A BoundaryInfo specifying the boundary types of the grid boundary entities. Must be provided if grid is specified.

num_values

The number of returned vectors of the solution trajectory. If None, each intermediate vector that is calculated is returned.

time_stepper

The time-stepper to be used by solve of InstationaryModel.

nt

If time_stepper is not specified, the number of time steps for implicit Euler time stepping.

preassemble

If True, preassemble all operators in the resulting Model.

Returns

m

The Model that has been generated.

data

Dictionary with the following entries:

grid:

The generated Grid.

boundary_info:

The generated BoundaryInfo.

unassembled_m:

In case preassemble is True, the generated Model before preassembling operators.

pymor.discretizers.builtin.fv.discretize_stationary_fv(analytical_problem, diameter=None, domain_discretizer=None, grid_type=None, num_flux='lax_friedrichs', lxf_lambda=1.0, eo_gausspoints=5, eo_intervals=1, grid=None, boundary_info=None, preassemble=True)[source]

Discretizes a StationaryProblem using the finite volume method.

Parameters

analytical_problem

The StationaryProblem to discretize.

diameter

If not None, diameter is passed as an argument to the domain_discretizer.

domain_discretizer

Discretizer to be used for discretizing the analytical domain. This has to be a function domain_discretizer(domain_description, diameter, ...). If None, discretize_domain_default is used.

grid_type

If not None, this parameter is forwarded to domain_discretizer to specify the type of the generated Grid.

num_flux

The numerical flux to use in the finite volume formulation. Allowed values are 'lax_friedrichs', 'engquist_osher', 'simplified_engquist_osher' (see pymor.discretizers.builtin.fv).

lxf_lambda

The stabilization parameter for the Lax-Friedrichs numerical flux (ignored, if different flux is chosen).

eo_gausspoints

Number of Gauss points for the Engquist-Osher numerical flux (ignored, if different flux is chosen).

eo_intervals

Number of sub-intervals to use for integration when using Engquist-Osher numerical flux (ignored, if different flux is chosen).

grid

Instead of using a domain discretizer, the Grid can also be passed directly using this parameter.

boundary_info

A BoundaryInfo specifying the boundary types of the grid boundary entities. Must be provided if grid is specified.

preassemble

If True, preassemble all operators in the resulting Model.

Returns

m

The Model that has been generated.

data

Dictionary with the following entries:

grid:

The generated Grid.

boundary_info:

The generated BoundaryInfo.

unassembled_m:

In case preassemble is True, the generated Model before preassembling operators.

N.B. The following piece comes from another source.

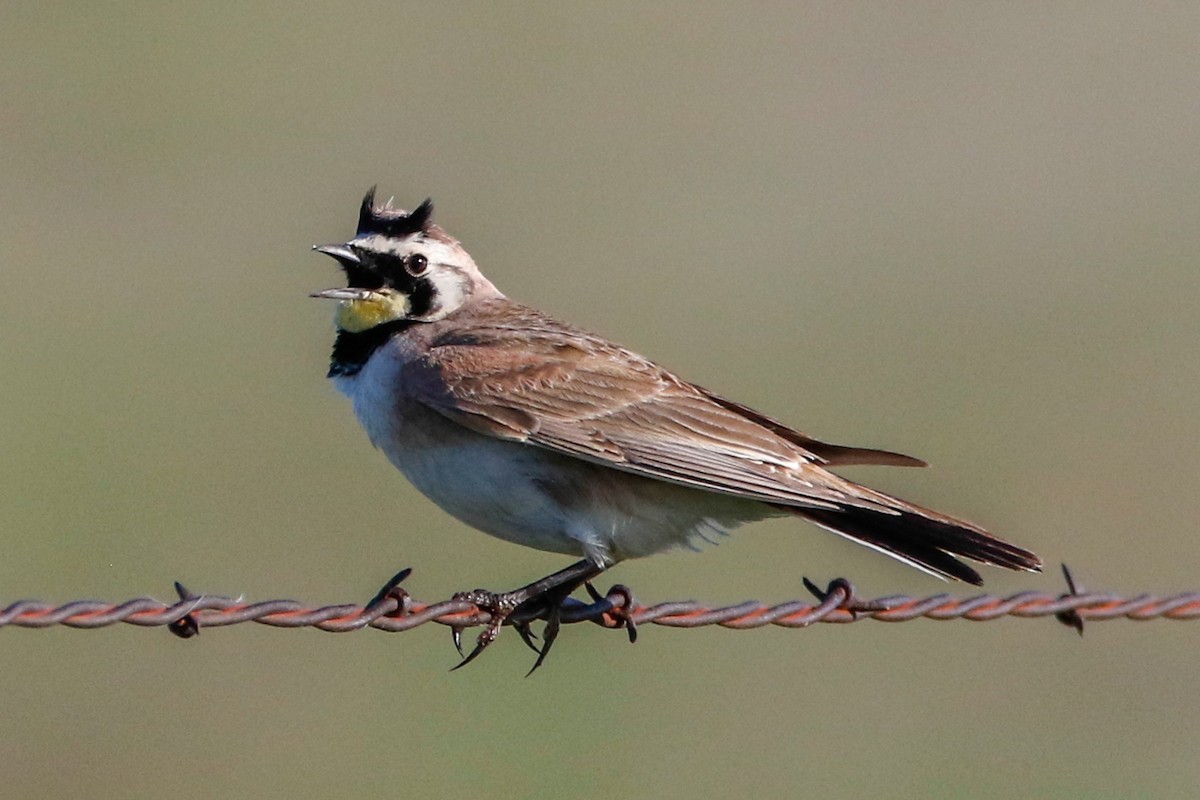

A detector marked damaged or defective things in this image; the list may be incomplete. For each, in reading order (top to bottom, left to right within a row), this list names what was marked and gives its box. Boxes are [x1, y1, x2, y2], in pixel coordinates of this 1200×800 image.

rusty barbed wire [0, 568, 1192, 636]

pymor.discretizers.builtin.fv.jacobian_options(delta=1e-07)[source]
pymor.discretizers.builtin.fv.nonlinear_advection_engquist_osher_operator(grid, boundary_info, flux, flux_derivative, gausspoints=5, intervals=1, dirichlet_data=None, solver_options=None, name=None)[source]

Instantiate a NonlinearAdvectionOperator using EngquistOsherFlux.

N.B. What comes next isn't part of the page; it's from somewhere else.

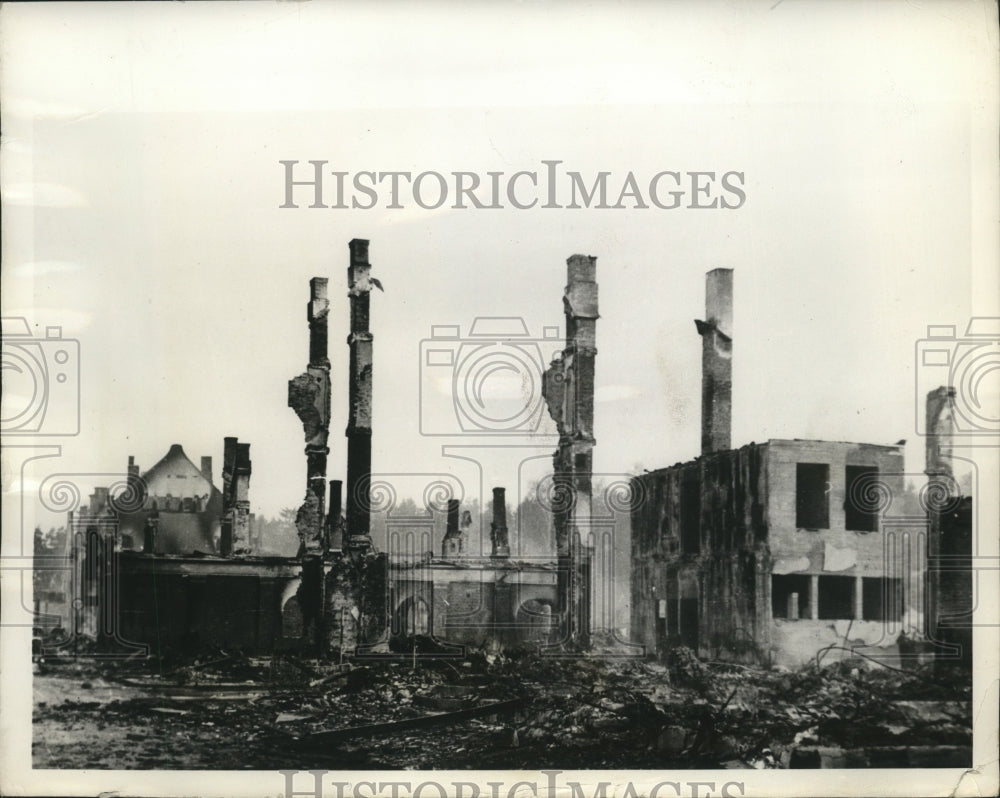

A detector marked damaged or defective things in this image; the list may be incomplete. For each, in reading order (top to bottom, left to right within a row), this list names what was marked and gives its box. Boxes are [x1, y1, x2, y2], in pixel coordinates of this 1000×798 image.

burned building ruin [632, 268, 928, 668]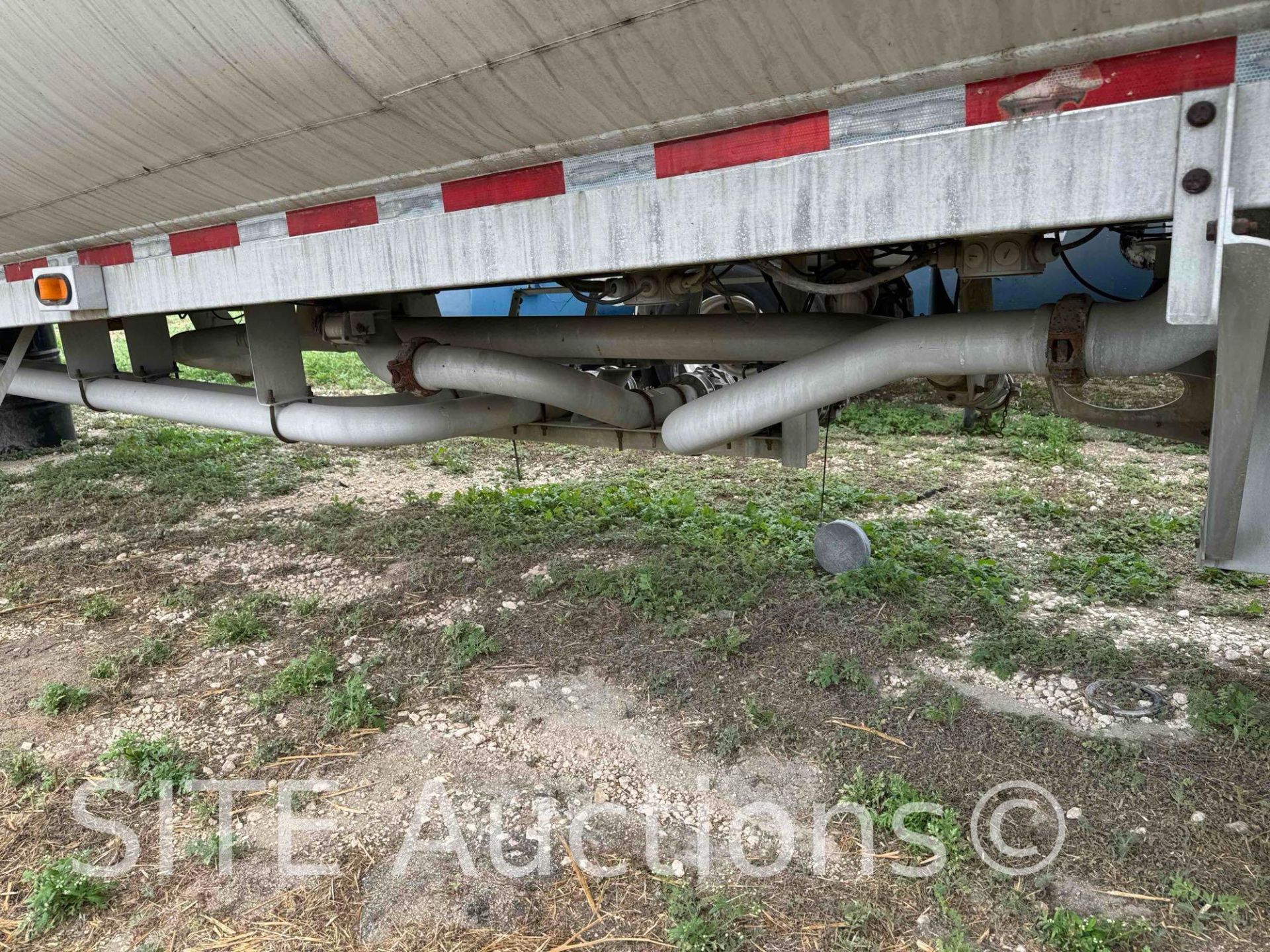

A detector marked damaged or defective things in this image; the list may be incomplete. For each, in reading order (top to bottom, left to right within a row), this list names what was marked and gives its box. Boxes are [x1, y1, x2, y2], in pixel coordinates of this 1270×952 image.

pymor.discretizers.builtin.fv.nonlinear_advection_lax_friedrichs_operator(grid, boundary_info, flux, lxf_lambda=1.0, dirichlet_data=None, solver_options=None, name=None)[source]

Instantiate a NonlinearAdvectionOperator using LaxFriedrichsFlux.

pymor.discretizers.builtin.fv.nonlinear_advection_simplified_engquist_osher_operator(grid, boundary_info, flux, flux_derivative, dirichlet_data=None, solver_options=None, name=None)[source]

Create a NonlinearAdvectionOperator using SimplifiedEngquistOsherFlux.